As I was washing up after dinner, Coen (an almost-4-year-old MK whose family I lived with my first 9 months in Japan), stomped over and demanded, “I want to go Jesus’ house!”  Lately he’s been asking to go to my house, or Ayako’s house whenever he sees us, I think as a coping mechanism to deal with the new-baby-brother blues. So I wasn’t too surprised and teased, “Well, Jesus’ house... if you mean heaven, you have to die before you go there. I don’t think it’s your turn to die quiet yet”. “Then, I want to die!” he declares as the furrow in his brow deepens with anger. I realize it might be time for a chat and pause from the mountain of dishes. As I gently asked some questions, trying to figure out what’s going on in this little guy’s head, he finally admitted, “Jesus’ house no more dark outside”.  I had to agree that did sound very nice. Maybe Coen’s thought process was simply “dark outside” means bedtime, and he didn’t want to go to bed. But there is such beauty and truth, a deep desire Coen expressed in those words better than I could say myself. I long for no more dark outside. I long for the time when all the scary things we don’t like are no more. I long for the sin and confusion and weakness in my heart and mind to be gone forever. I long for the loneliness and spiritual darkness in this world to be vanquished by the bright Light of Christ. I long for the darkness of dear friends’ unbelief to be washed in that same wonderful Light.
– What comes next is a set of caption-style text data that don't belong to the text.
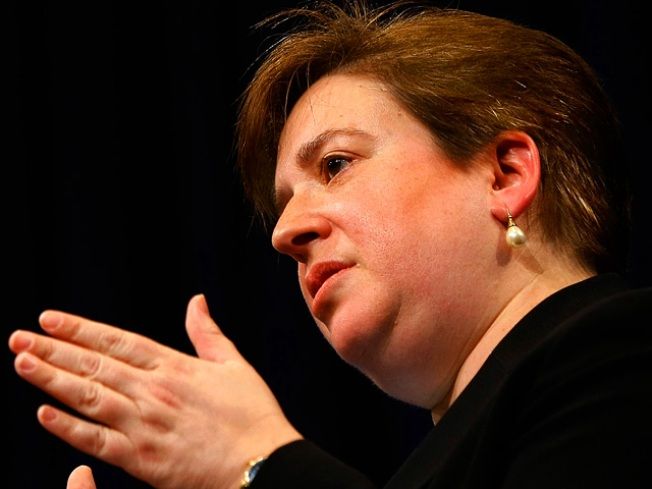 NY's Kagan Expected to Grab High Court Confirmation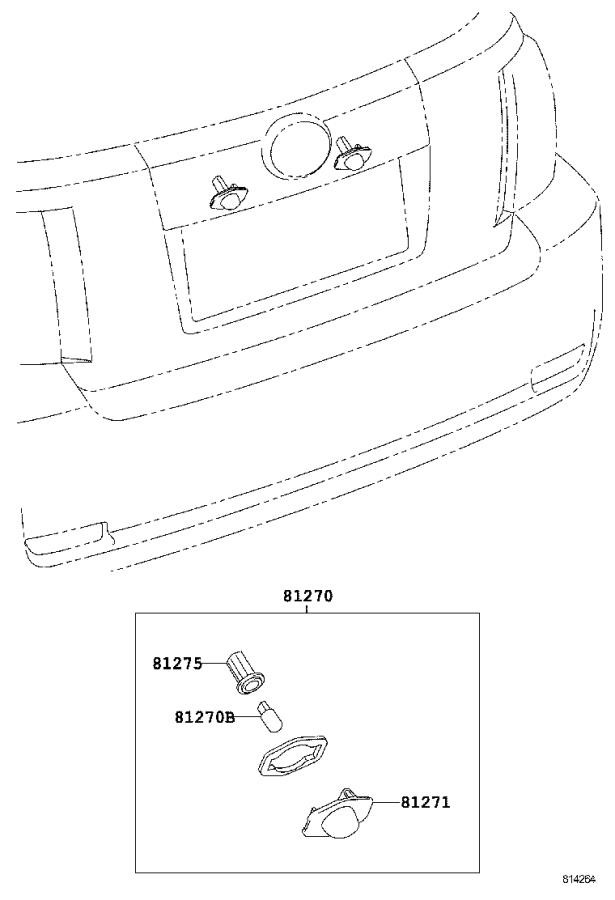 Diagram REAR LICENSE PLATE LAMP for your 2007 Toyota Tundra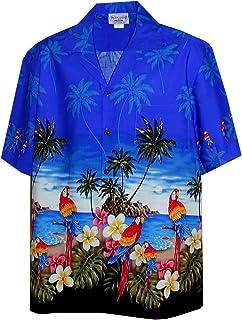 1bf801cea Amazon.com: Hawaiian - Shirts / Men: Clothing, Shoes & Jewelry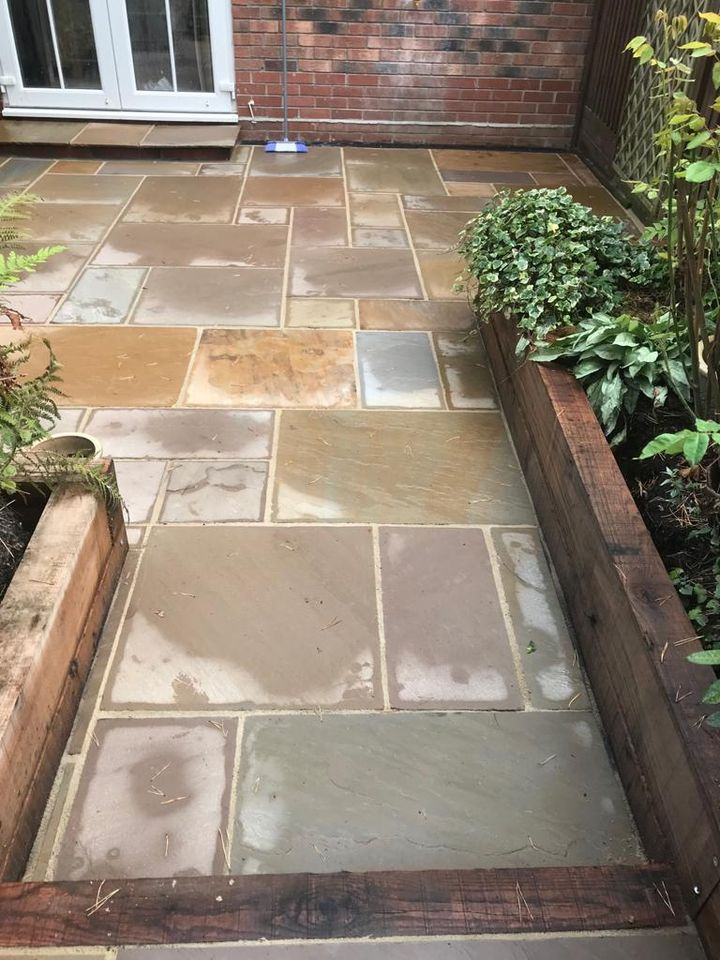 Indian Sandstone Bournemouth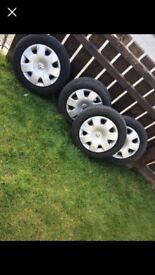 "Volkswagen wheels 14"" (Polo,Ibiza,fabia)"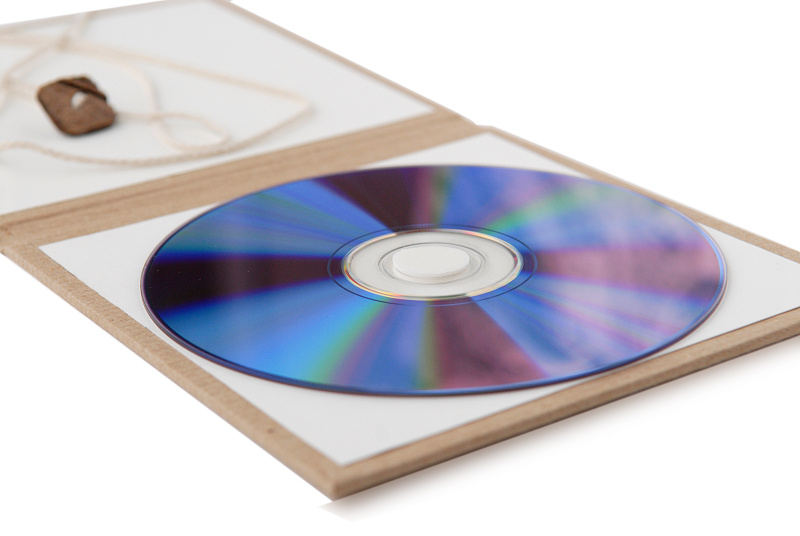 Obal na CD/DVD Craft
As I was saying goodnight and goodbye, Coen asked why I couldn’t sleep there, on the futon. “Do you not like our house anymore?” he gazed up from my lap with big, sad eyes. I tried to let him down gently: I do like your house. But there are too many people in this house! So I live in a different house so we all have enough room. Coen’s eyes lit up with revelation and I couldn’t wait to hear what crazy idea was about to come out of his mouth. And there it came: “We can all go Jesus’ house! In Jesus’ house, there be SO much room!” That’s right, Coen. Jesus is SO big, and his house is SO big, and with Him, one day, we can all stay together. No more goodnights. No more goodbyes. We will live together with our Lord who is SO big, with no more dark outside.